§ **Your tasks**:
A - In the interview excerpt, what does the speaker say the D.O.J. is trying to get through?
B - List every action that the interview excerpt attributes to the former President regarding the search.
C - Reproduce the section of the interview excerpt that opens with the words containing "We don’t need" and closes with "particularly concerned about?".

§ **Extract provided**:

····················

She gave really short shrift to the value of personal papers. When she talked about irreparable harm to the former President, based on stigma and reputation, and the possibility of an indictment that could be invalid, that seemed pretty overblown. And it’s the former President himself who called national attention to the execution of this search and has continued speaking about it and providing information about it and campaigning on it, frankly. It’s hard for me to see where there’s actual irreparable injury to the former President.

It’s hard to know whether to take some of the arguments she’s making at face value. I’m not sure how seriously to take them as legal arguments and how much to take them as partisan arguments.

I’m not going to impugn her on partisanship. I just think that the analysis is, first of all, really brief. It’s not persuasive legally.

We don’t need to impugn her, but it’s something to think about with all judges.

Oh, yeah.

About an appeal, you suggested that it could take longer than the review by the special master. And so the D.O.J. may not want to do it. Do you think there’s another reason that it wouldn’t do it, which is that there’s some real chance that the Eleventh Circuit—or even the Supreme Court, if it goes that far—would issue a ruling that would hamstring the investigation even more? Or is that not something you’re particularly concerned about?

It’s certainly the case that the Eleventh Circuit or the Supreme Court could just affirm. And so, regardless of whether they make the ruling more expansive or anything, even just a straight affirmation means that you spent a whole lot of time litigating and you’re back where you started. The D.O.J. is trying to get through this investigation, and so I think they really need to consider that.

····················

§ **Material provided**:
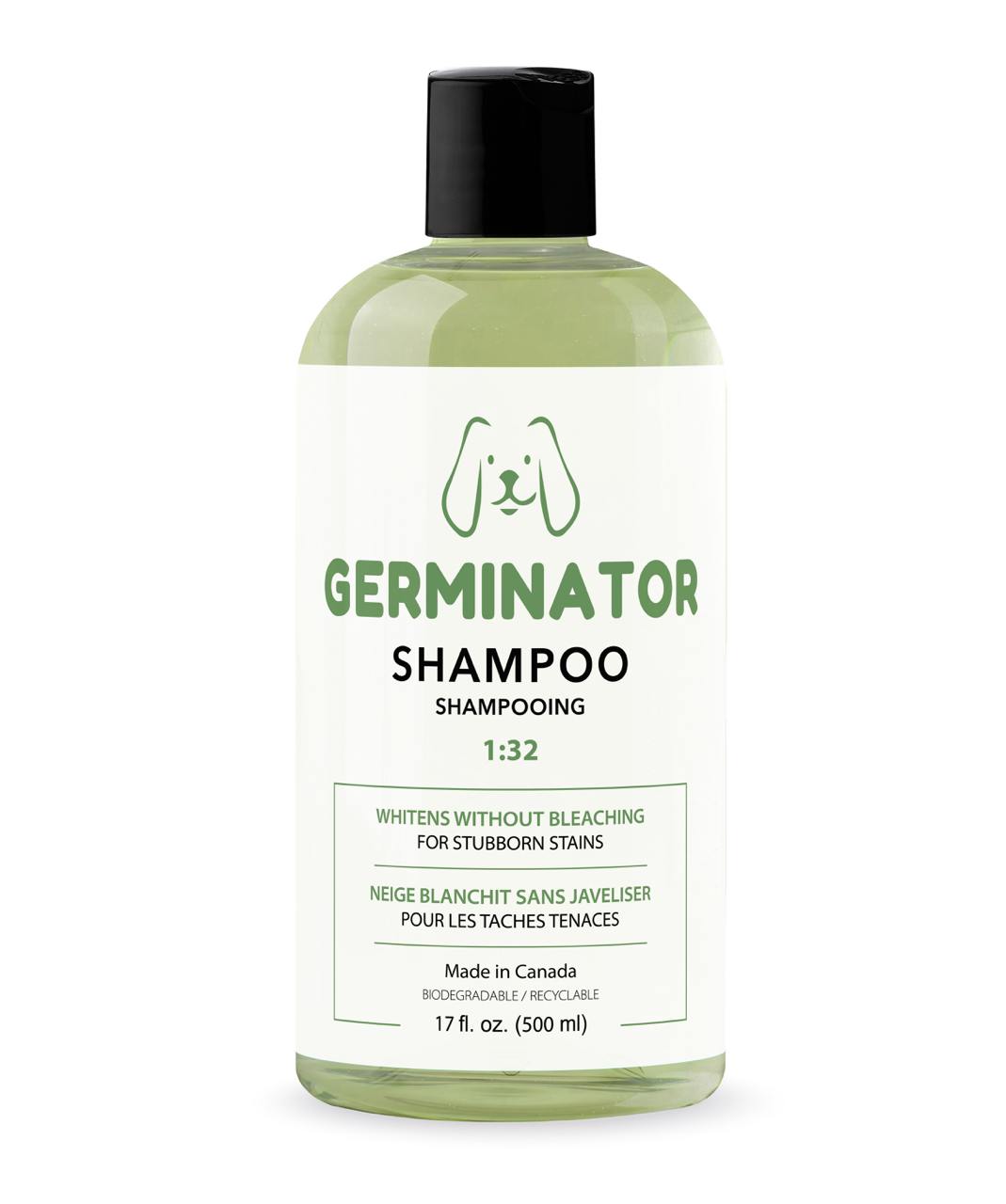 Germinator Dog Shampoo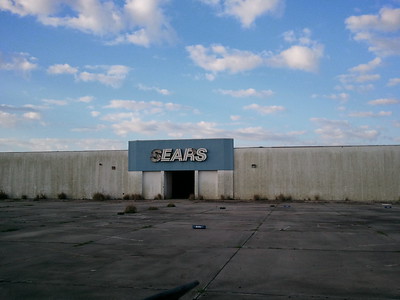 Sears in New Orleans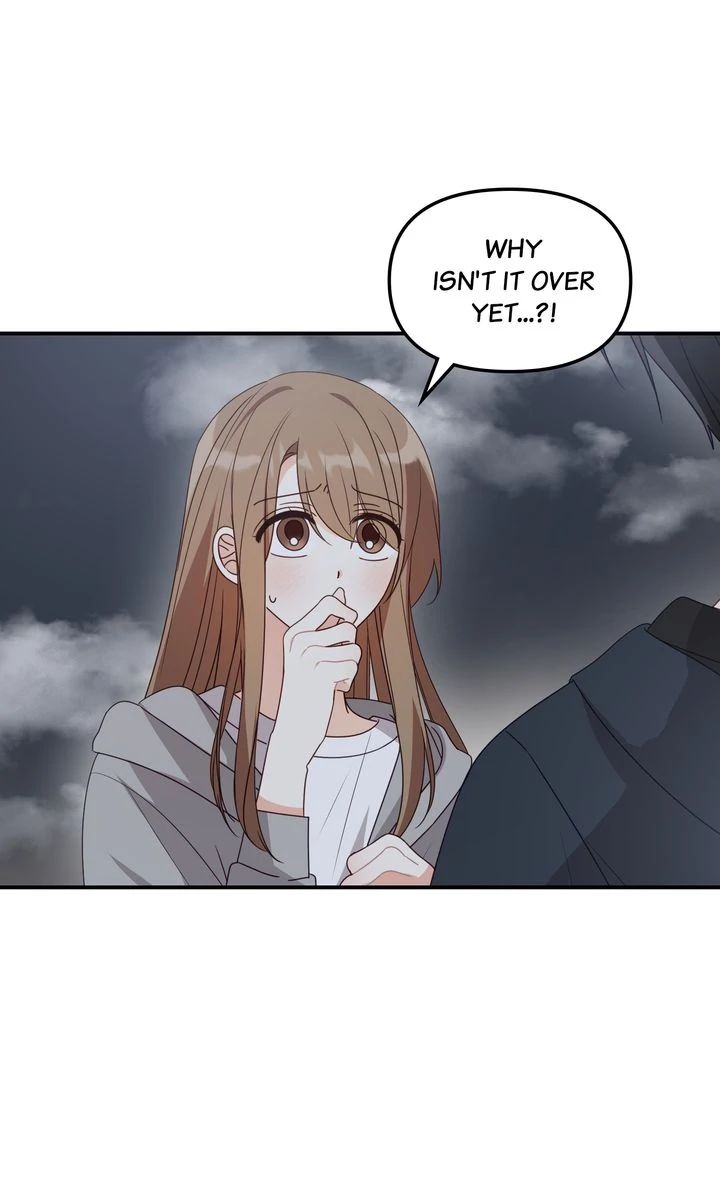A Romantic Ending with My 2D Boyfriend! chapter 35 page 12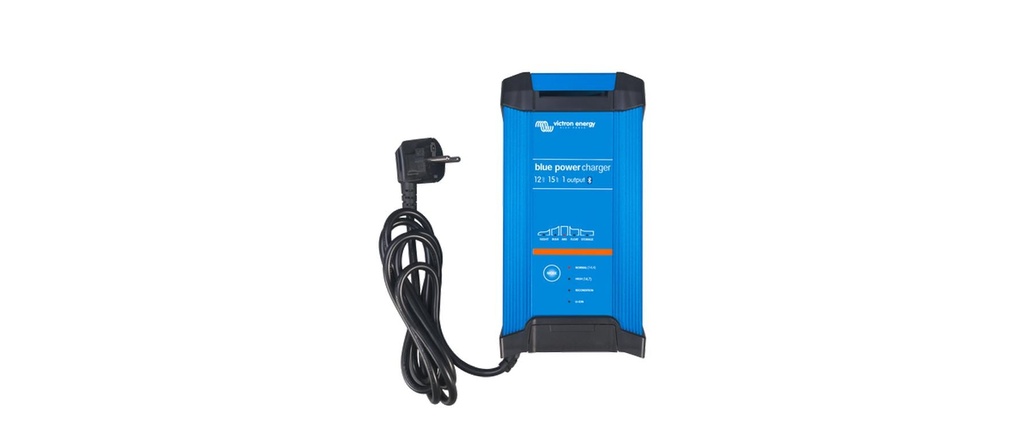 Victron Chargeur de batterie Energy Blue Smart IP22 12 V 15A
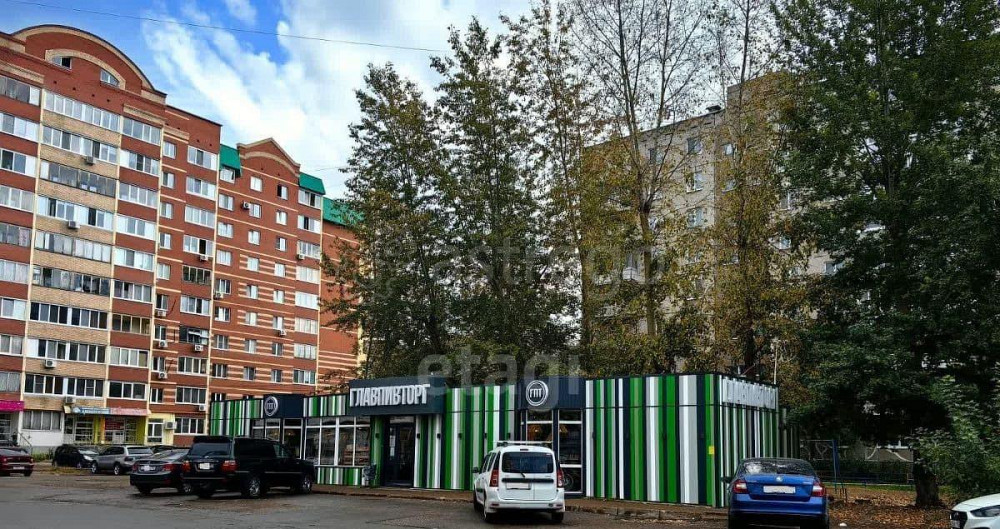 Торговое помещение, 100.1 м2 Уфа - изображение 4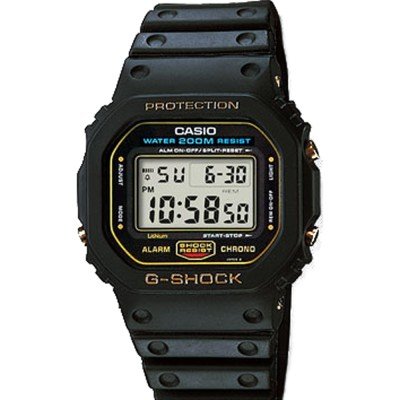 Montre G-Shock DW-5600C-9V Classic Style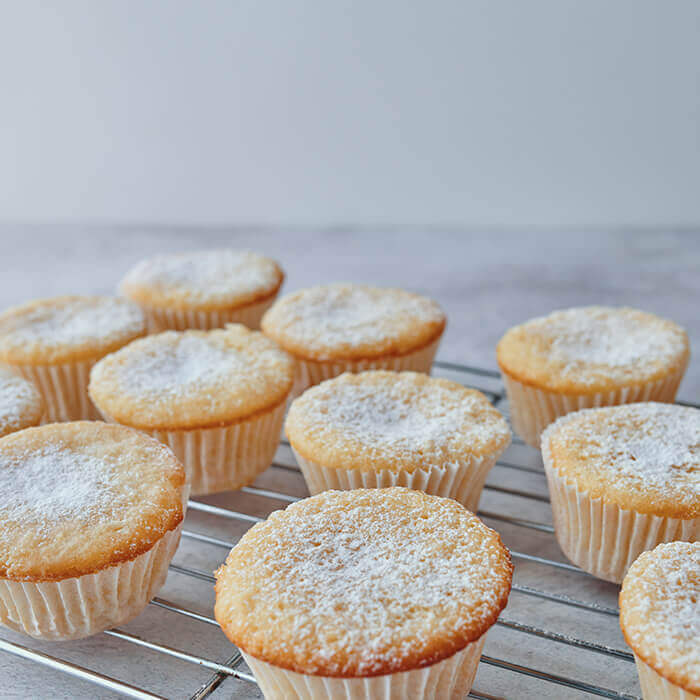 Beginner Dessert Lesson - Vanilla Cupcakes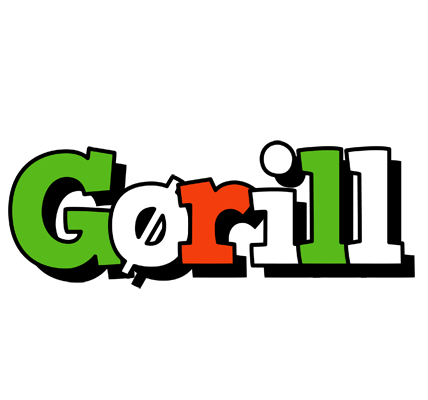 Gørill venezia logo
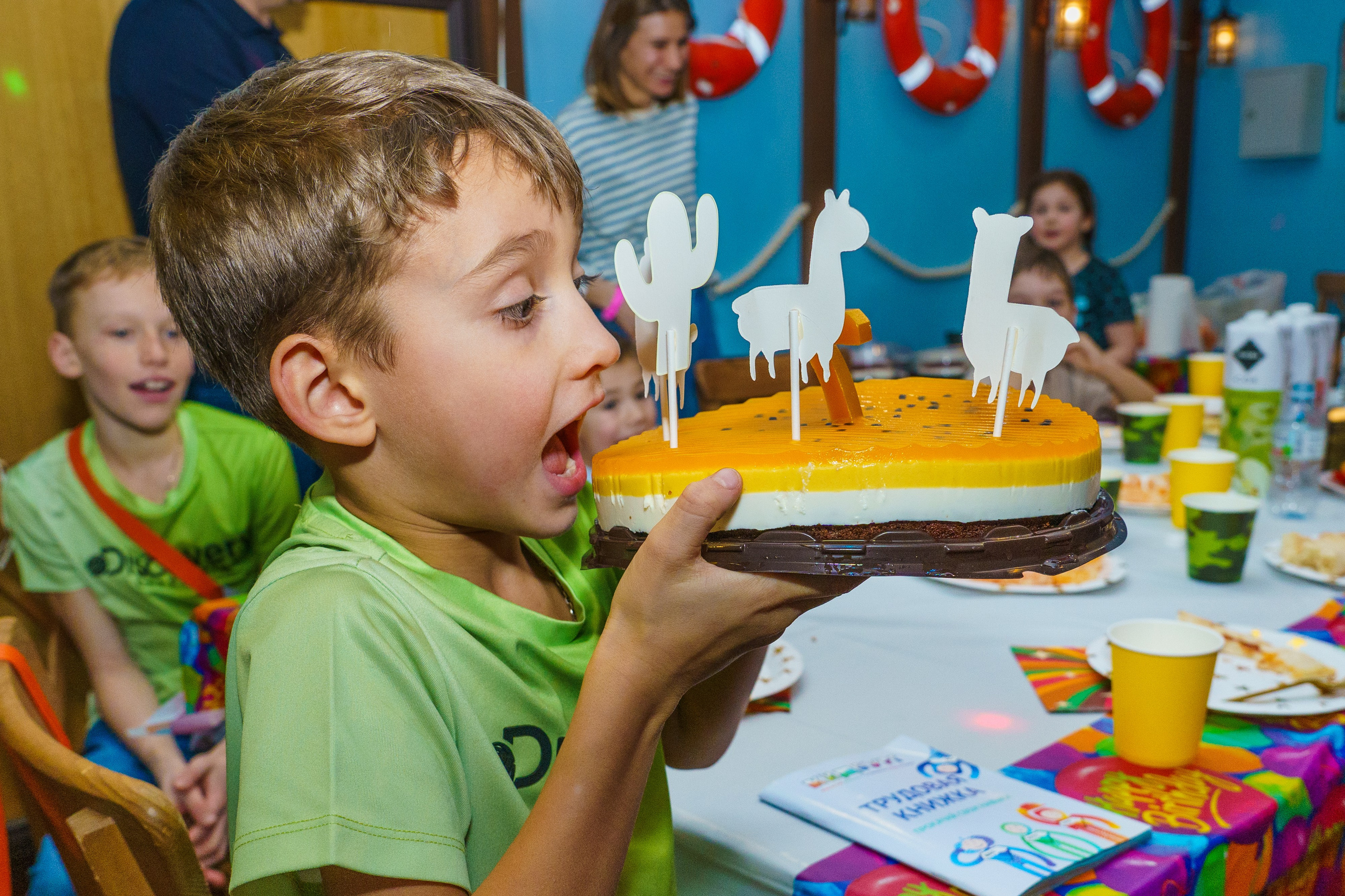 Фотограф Ольга Яканова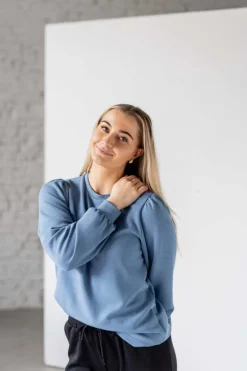 Northpeak Daffe genser dame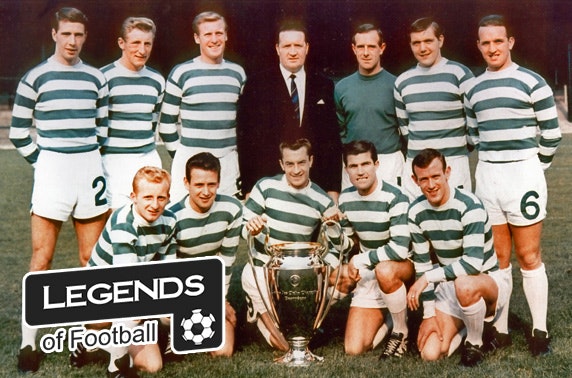 An Evening with Lisbon Lions, Glasgow Royal Concert Hall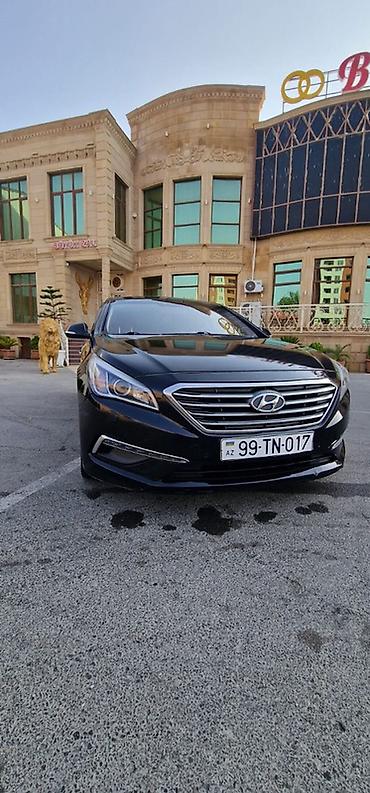 Avtomobil satışı: Hyundai Sonata: 2.4 l | 2014 il Sedan — 2
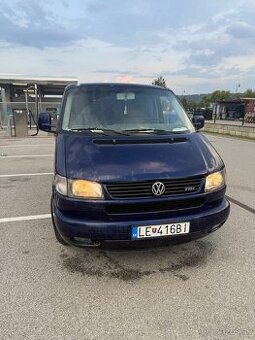 Volkswagen caravelle T4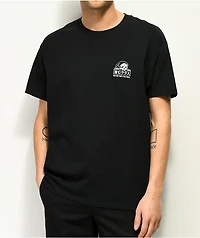 Lurking Class By Sketchy Tank x Mr. Tucks Black T-Shirt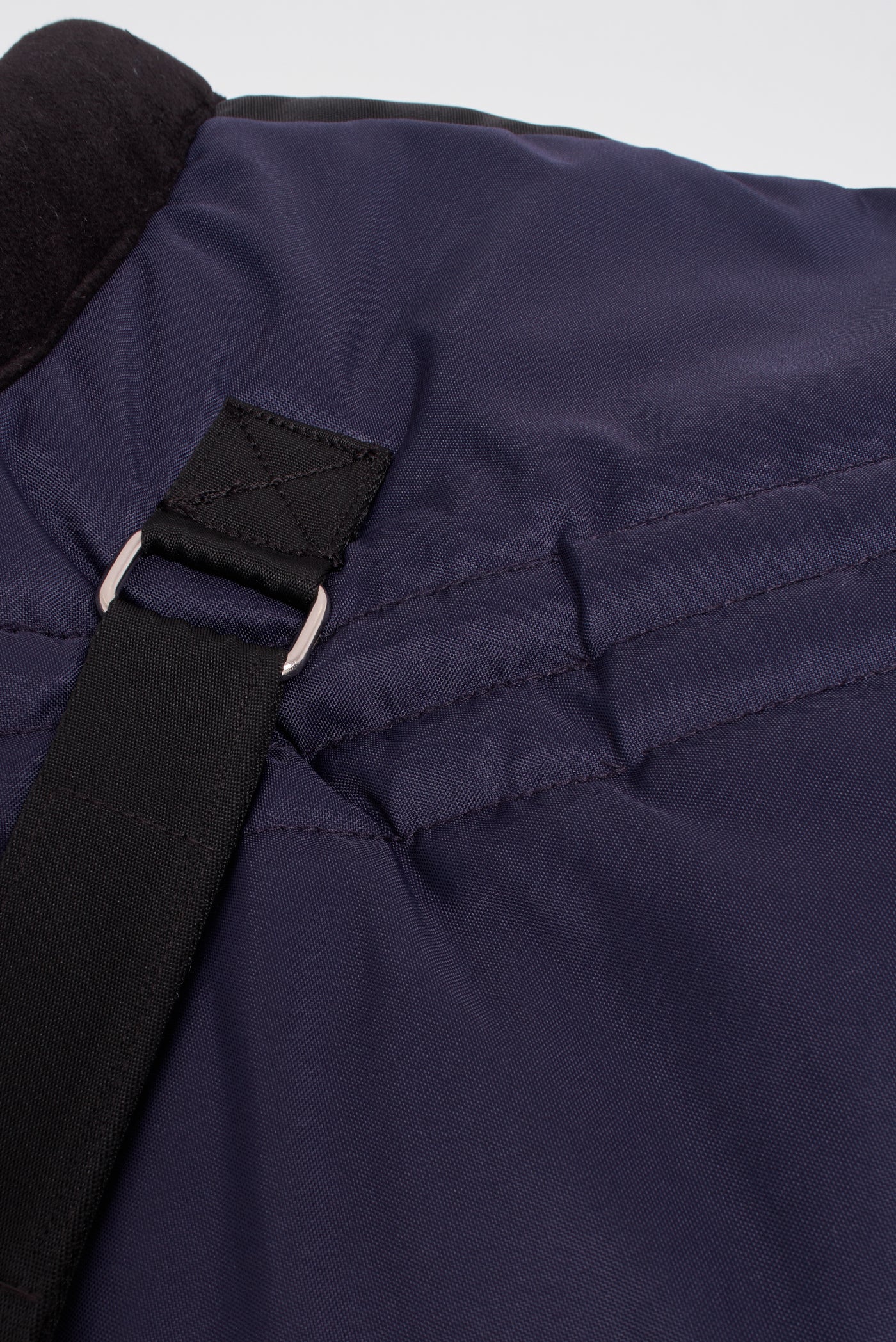STABLE RUGS HORSE NAVY RAINPROOF SHELL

····················

§ **Outputs in order**:
A - The investigation.

B -
- Called national attention to the execution of the search
- Continued speaking about it
- Provided information about it
- Campaigned on it

C -
We don’t need to impugn her, but it’s something to think about with all judges.

Oh, yeah.

About an appeal, you suggested that it could take longer than the review by the special master. And so the D.O.J. may not want to do it. Do you think there’s another reason that it wouldn’t do it, which is that there’s some real chance that the Eleventh Circuit—or even the Supreme Court, if it goes that far—would issue a ruling that would hamstring the investigation even more? Or is that not something you’re particularly concerned about?